Nord-Kivu und Ruanda – Handlungsorte von DESPERADO

Großblättrige Farne wurden vom Anführer zur Seite geschoben. Gräser, Wurzeln, Gestrüpp, wenn nötig mit der Machete bearbeitet. Weiter hinten heulte jemand auf, dann folgte das dumpfe Geräusch eines Sackes, der in weichen Boden fiel. Gestein knirschte. Der Anführer hielt. Der ganze Tross geriet ins Stocken. Die beiden Kindersoldaten richteten ihre Gewehre auf das Gebüsch um sie herum. Aufgeregte Worte in Swahili liefen durch die Reihe und erreichten den Anführer. Die Träger setzten ihre Last ab, verschnauften. Der Anführer drängte an ihnen vorbei, bis zu einem Jungen, der auf der Erde lag. Der Sack mit einem Zentner Coltanerz lag neben ihm. Der Anführer fragte etwas. Ein Wortschwall ergoss sich aus dem Mund des Jungen, er hatte panische Angst. Der Anführer bellte einen Befehl. Der Junge versuchte aufzustehen. Er schaffte es nicht. Der Anführer packte grob an, zog ihn auf die Füße, sofort knickte der Träger wieder ein. Er konnte nicht weiter. Die Mienen der anderen Träger in der Nähe waren ernst. Der Anführer blickte böse. Sie vermieden Augenkontakt. Einer der Kadogos schob einen Jungen in T-Shirt mit dem Aufdruck „Badass“ zu dem Anführer. Ohne einen Befehl abzuwarten, hob Badass den Sack des Gestrauchelten auf seinen Rücken. Das war seine Aufgabe. Der Kindersoldat zerrte den verletzten Träger ein paar Schritte abseits des Pfades und ließ ihn liegen. Der Anführer gab laut einen Befehl. Die Träger nahmen ihre Last wieder auf. Badass berührte scheu den Anführer am Arm, der fuhr herum.

„Was ist mit Nbola?“ Badass wagte es nicht, den Blick zu heben.

„Weiter“, befahl der Anführer und schob sich an dem Träger vorbei Richtung Zugspitze.

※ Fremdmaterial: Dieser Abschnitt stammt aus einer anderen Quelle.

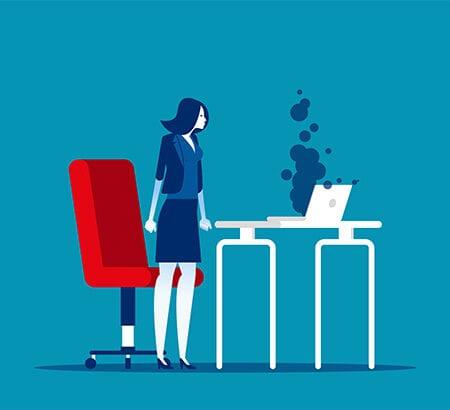Eine Frau ist aus ihrem Schreibtischstuhl aufgestanden und steht mit geballten Fäusten vor ihrem Schreibtisch, auf dem ein Laptop grauen Rauch absondert.
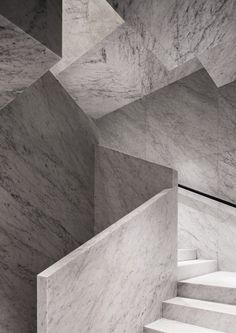 White Carrara marble staircase. David Chipperfield Architects – Valentino Rome Flagship Store.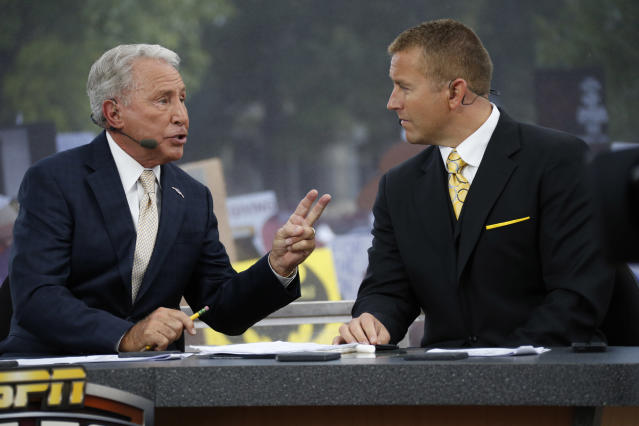 Lee Corso wants Kirk Herbstreit to know that ESPN has now used two Imagine Dragons songs in its promos. (AP Photo/Rogelio V. Solis)
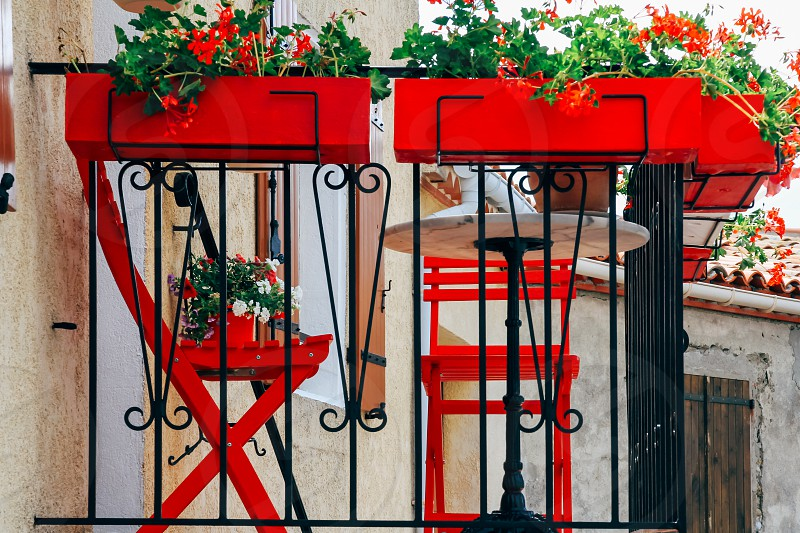 Bright red outdoor chairs window boxes geraniums small balcony French village photo
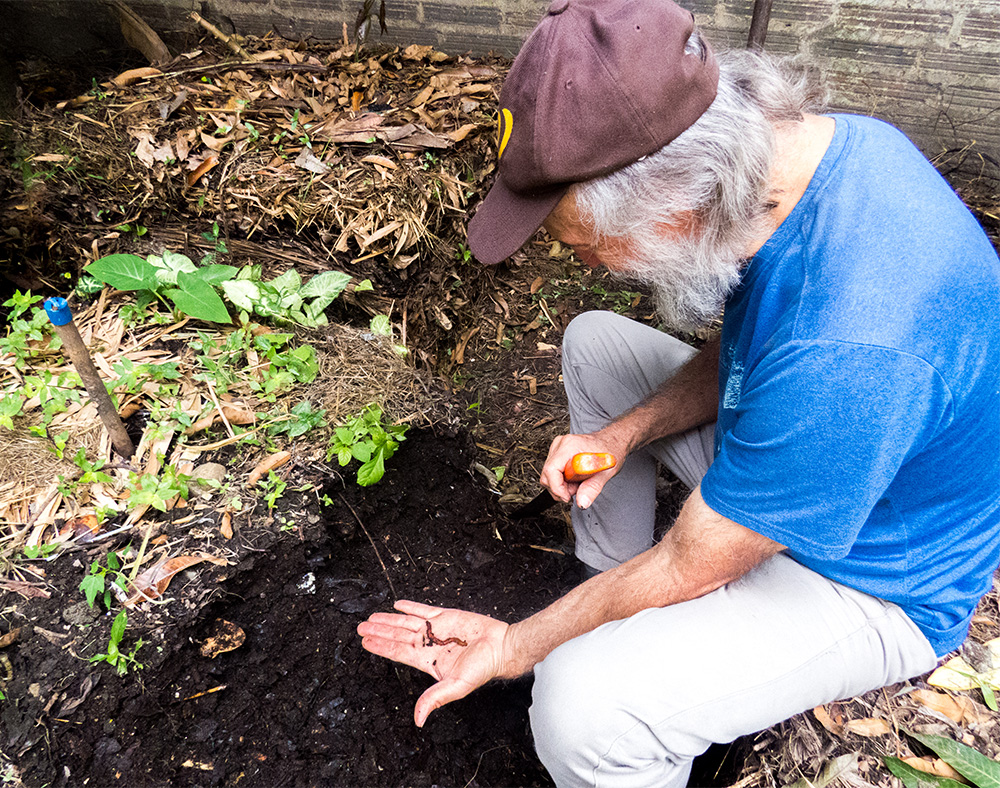 The same man from the cover photo, with white skin and full white beard and moustache, is sitting down facing the left side of the photo while displaying a worm on his left palm and sticking a machete into the ground with his right hand. He is wearing a brown cap, a blue shortsleeve t-shirt and gray pants. In front of him is a square hole dug into the earth. Around him his the ground, made of the same earth, covered by some dry leaves.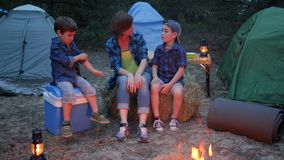 Family enjoying camping in forest, mother and two children sitting around on straw bale beside balefire, mom and kids stock video footage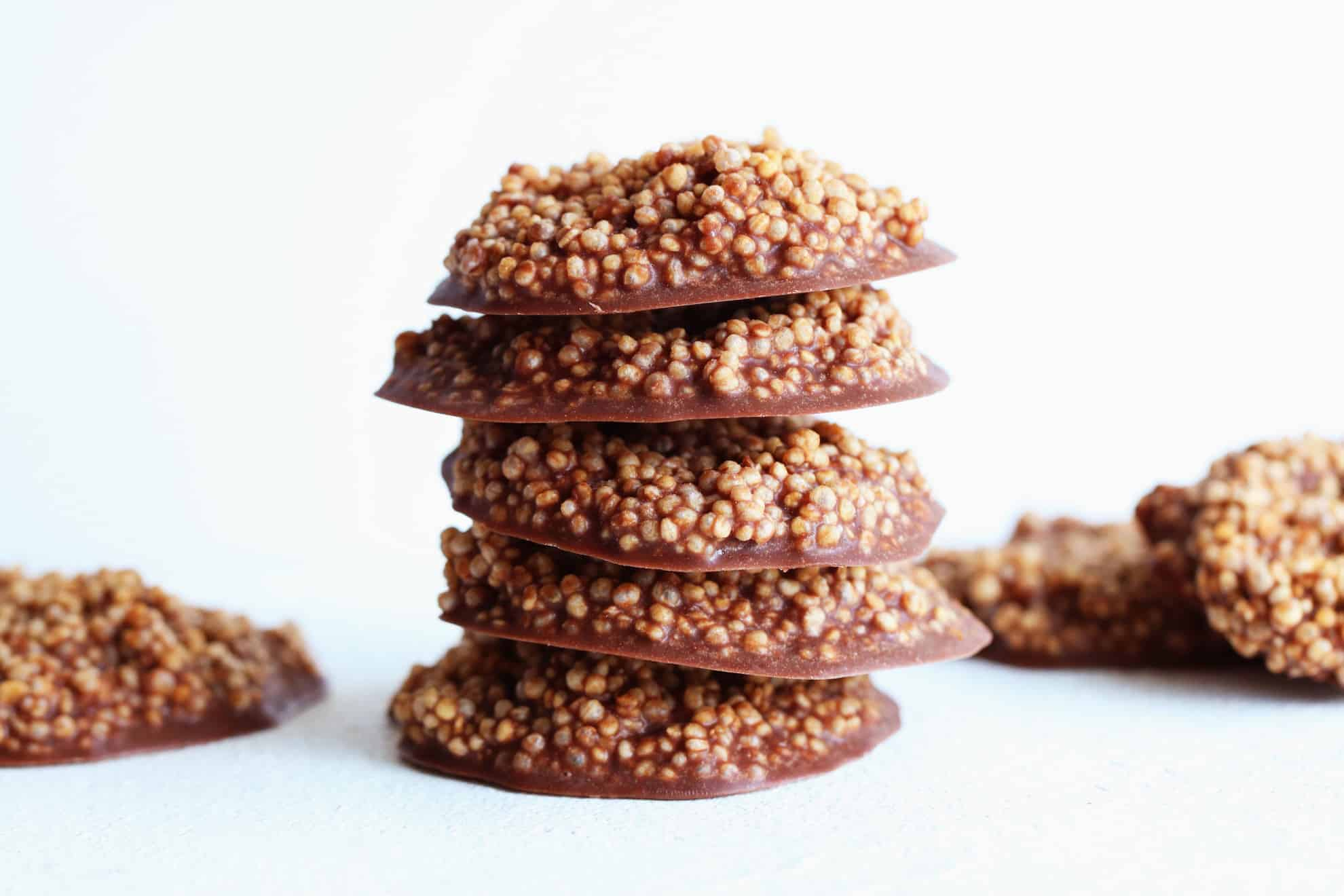 stack of Chocolate Quinoa Crisps on white counter and white background
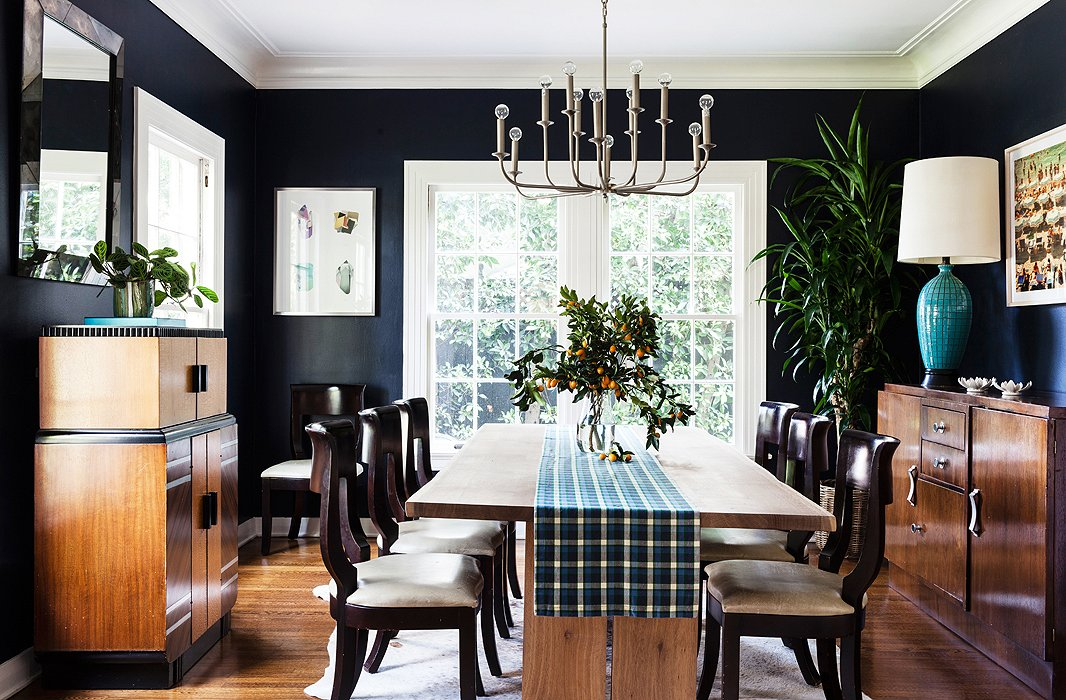 "Christine painted her dining-room walls Benjamin Moore's Polo Blue and juxtaposed them with some of her existing furniture, a new dining table, and a modern chandelier that's ""free and open, just like you'd want your dinner conversations to be,"" she says."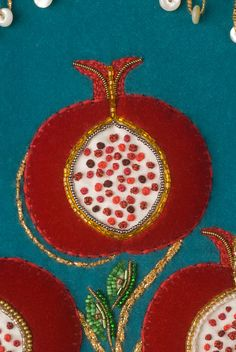 Dina's Pomegranate detail from a Torah Mantle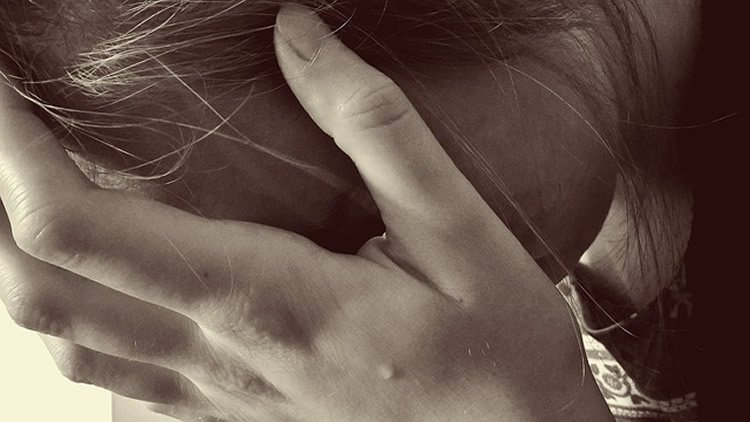 Image shows a girl crying.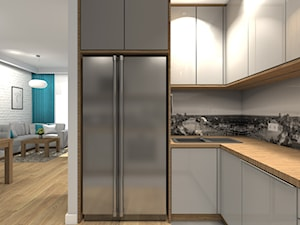 Mieszkanie 84m2 Warszawa - Wilanów - Mała otwarta szara kuchnia w kształcie litery l, styl nowoczesny - zdjęcie od Medyńscy Projektowanie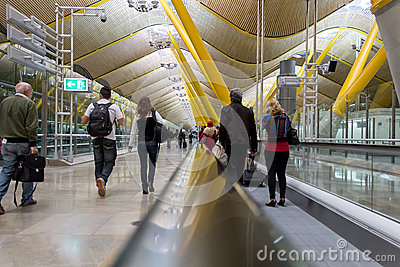 People in a travolator at Barajas airport, Madrid. Editorial Stock Image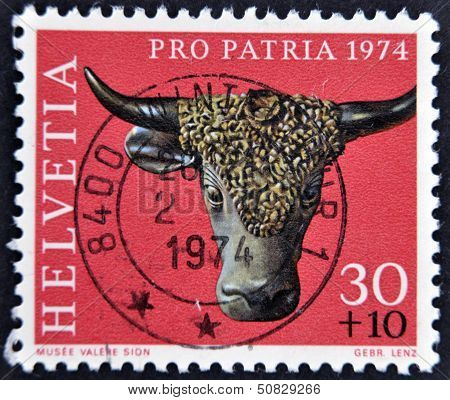 A stamp printed in Switzerland shows sculpture of a bull's head valere museum sion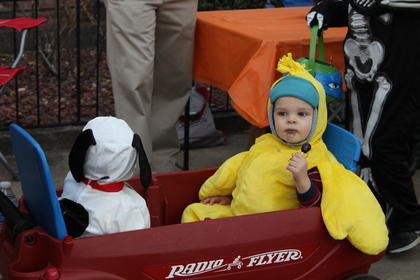 Brothers Griffin, 9 months, and Jack Nance, 23 months, rode around the square as Snoopy and Woodstock.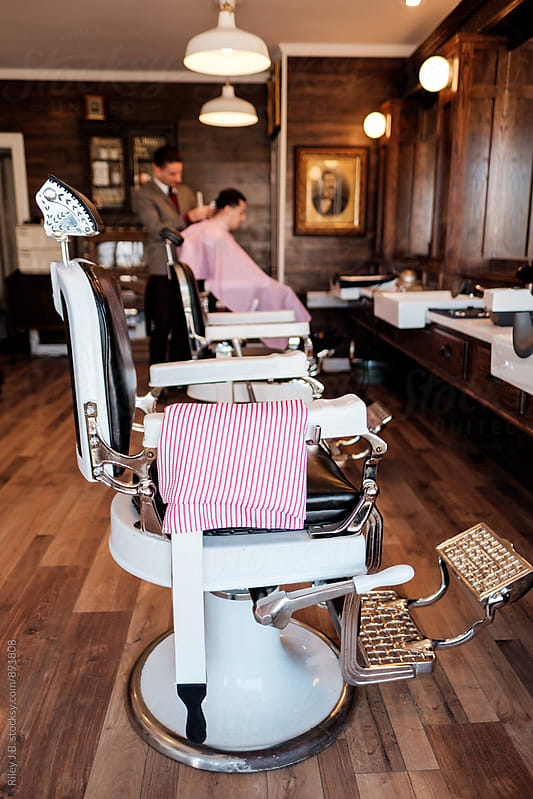 2 empty barber's chairs in foreground. Barber & client in background. by Riley Joseph for Stocksy United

„Weiter“, rief der Anführer erneut, und dann sagte er leise etwas zu einem Kadogo. Der Kindersoldat nickte bekräftigend und machte Platz. Langsam bewegte sich der Tross voran. Der Kindersoldat marschierte zu der Stelle, wo der verletzte Träger gelegen hatte. Der Junge war weg. Der Blick des Kadogos suchte die Umgebung ab. Er sah nur Farne, Gräser, Wurzeln, Gestrüpp, Baumstämme. Unter seiner olivgrünen Kappe war ein rundes Gesicht mit großen Augen und einem noch größeren Mund. Es musste viel Mühe gekostet haben, dem Jungen das Lachen auszutreiben. Um seinen Hals hingen mehrere bunte Ketten, schmale und breite, und ein Anhänger aus gefaltetem Leder, mit dunklem Stoff und Bast umwickelt. Ein Talisman. Risasi na maji. Sein Zauber machte unzerstörbar, anfliegende Geschosse würden am Körper des Kadogos zerlaufen wie Wassertropfen an der Windschutzscheibe eines rasenden Autos. Aus dem Augenwinkel bemerkte der Kindersoldat ein Rascheln unter einem Farn, erschrak, drückte den Abzug seines Gewehrs durch und rotzte ein halbes Magazin raus. Die Geschosse zerfetzten den Farn, rissen Rinde von den Bäumen, bohrten sich ins Erdreich und in den Körper des verletzten Trägers. Nbola fehlten Teile des Unterkiefers und des Halses. Er war sofort tot. Kalt, beinahe feindselig musterte ihn der Kindersoldat, schulterte sein Gewehr und ging. Niemand im Tross gab einen Laut von sich. Badass biss sich auf die Lippen, bis sie bluteten. Entlang der Dschungelpfade starben täglich Träger, die wenigsten durch Kugeln, die meisten vor Erschöpfung oder Auszehrung. Viele der Toten wurden begraben. Zahllose Gräber säumten diese Pfade. Beinahe ganze Friedhöfe.